%%

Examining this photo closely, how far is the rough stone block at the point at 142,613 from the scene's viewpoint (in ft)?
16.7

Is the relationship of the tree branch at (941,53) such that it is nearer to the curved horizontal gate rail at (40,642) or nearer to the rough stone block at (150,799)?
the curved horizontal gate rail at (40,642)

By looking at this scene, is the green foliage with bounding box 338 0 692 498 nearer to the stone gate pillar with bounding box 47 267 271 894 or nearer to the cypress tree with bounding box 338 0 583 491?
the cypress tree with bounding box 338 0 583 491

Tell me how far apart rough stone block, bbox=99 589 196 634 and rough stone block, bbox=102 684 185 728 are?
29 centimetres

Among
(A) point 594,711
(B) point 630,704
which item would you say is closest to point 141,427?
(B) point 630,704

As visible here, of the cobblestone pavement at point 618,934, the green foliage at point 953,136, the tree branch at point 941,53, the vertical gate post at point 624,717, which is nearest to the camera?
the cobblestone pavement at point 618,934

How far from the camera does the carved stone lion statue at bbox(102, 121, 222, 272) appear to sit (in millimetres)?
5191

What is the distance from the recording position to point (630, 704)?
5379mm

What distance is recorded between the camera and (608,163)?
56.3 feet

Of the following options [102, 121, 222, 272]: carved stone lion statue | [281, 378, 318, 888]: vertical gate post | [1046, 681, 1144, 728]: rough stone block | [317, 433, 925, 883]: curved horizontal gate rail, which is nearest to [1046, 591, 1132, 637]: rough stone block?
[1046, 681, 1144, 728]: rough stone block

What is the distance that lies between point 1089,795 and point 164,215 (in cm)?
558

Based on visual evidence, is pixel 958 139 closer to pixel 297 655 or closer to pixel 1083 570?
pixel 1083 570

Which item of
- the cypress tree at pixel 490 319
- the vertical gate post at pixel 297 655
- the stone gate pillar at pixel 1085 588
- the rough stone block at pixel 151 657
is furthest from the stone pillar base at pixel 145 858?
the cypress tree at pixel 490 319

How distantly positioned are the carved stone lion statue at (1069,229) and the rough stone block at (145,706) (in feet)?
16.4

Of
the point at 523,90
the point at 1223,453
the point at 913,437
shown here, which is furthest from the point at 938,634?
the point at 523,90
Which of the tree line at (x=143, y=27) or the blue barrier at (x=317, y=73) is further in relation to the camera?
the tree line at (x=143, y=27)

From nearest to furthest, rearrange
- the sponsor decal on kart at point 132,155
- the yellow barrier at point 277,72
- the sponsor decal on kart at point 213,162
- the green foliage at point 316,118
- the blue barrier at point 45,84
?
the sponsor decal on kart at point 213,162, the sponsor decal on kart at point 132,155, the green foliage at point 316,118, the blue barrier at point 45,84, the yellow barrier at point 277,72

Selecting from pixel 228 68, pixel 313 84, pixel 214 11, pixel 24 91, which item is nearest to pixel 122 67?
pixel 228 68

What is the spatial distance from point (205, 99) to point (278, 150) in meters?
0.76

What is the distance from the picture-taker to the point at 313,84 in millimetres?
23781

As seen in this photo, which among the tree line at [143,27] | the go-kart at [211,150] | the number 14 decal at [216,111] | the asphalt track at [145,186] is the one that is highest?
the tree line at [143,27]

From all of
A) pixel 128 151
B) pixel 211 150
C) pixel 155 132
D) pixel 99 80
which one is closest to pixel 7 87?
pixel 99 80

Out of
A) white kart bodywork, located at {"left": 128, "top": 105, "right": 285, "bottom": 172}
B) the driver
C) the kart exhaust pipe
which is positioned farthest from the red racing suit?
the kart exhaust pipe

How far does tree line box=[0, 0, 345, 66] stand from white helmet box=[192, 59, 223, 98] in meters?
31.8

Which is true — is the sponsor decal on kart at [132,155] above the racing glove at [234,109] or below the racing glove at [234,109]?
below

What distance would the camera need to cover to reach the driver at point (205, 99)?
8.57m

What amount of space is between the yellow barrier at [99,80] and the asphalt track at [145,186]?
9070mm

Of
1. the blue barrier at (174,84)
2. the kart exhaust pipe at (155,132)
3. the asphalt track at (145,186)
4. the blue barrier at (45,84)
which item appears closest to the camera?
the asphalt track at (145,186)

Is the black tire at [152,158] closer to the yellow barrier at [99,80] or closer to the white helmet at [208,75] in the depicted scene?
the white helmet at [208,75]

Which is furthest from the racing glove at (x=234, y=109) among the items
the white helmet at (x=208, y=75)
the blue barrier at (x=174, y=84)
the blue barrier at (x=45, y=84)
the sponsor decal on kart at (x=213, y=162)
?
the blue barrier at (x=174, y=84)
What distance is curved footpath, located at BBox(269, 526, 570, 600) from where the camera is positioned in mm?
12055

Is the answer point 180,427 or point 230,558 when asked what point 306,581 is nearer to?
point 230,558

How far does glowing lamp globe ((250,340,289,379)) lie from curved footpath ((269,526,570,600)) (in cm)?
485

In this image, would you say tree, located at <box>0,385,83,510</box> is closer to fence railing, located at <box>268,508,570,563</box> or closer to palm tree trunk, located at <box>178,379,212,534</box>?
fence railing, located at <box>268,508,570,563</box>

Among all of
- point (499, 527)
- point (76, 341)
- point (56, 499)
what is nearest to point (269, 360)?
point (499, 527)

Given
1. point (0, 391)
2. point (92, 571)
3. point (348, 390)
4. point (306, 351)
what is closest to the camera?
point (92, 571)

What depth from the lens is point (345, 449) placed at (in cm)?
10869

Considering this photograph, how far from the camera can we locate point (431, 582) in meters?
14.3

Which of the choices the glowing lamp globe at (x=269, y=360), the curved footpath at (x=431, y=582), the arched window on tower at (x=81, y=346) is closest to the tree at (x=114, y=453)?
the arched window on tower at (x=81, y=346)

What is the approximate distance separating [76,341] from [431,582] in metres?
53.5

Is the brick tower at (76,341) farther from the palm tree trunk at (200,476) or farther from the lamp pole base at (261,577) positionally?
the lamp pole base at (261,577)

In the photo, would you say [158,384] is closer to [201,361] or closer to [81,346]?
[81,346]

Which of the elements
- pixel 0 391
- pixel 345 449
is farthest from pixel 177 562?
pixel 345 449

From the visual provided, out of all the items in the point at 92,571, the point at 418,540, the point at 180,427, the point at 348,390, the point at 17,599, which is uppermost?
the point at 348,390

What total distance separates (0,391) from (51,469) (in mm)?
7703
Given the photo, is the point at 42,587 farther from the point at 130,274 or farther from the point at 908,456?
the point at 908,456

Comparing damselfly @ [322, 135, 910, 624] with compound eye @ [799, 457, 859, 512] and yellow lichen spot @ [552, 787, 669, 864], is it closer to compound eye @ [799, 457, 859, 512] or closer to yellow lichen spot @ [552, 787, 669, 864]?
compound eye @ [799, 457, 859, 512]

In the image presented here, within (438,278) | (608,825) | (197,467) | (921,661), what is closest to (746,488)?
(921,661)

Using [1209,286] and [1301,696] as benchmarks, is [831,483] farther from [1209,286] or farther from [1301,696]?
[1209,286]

%%

[Directions]
Please format the data above as a two-column CSV with the headers source and answer, starting at the line that contains "In the image" and continuing to the end of the data. Give one row per pair, wrap each field in double quotes, and replace any line breaks inside a field with spaces.

[Solved exercise]
source,answer
"In the image presented here, within (438,278) | (608,825) | (197,467) | (921,661), what is closest to (746,488)?","(921,661)"
"Using [1209,286] and [1301,696] as benchmarks, is [831,483] farther from [1209,286] or farther from [1301,696]?","[1209,286]"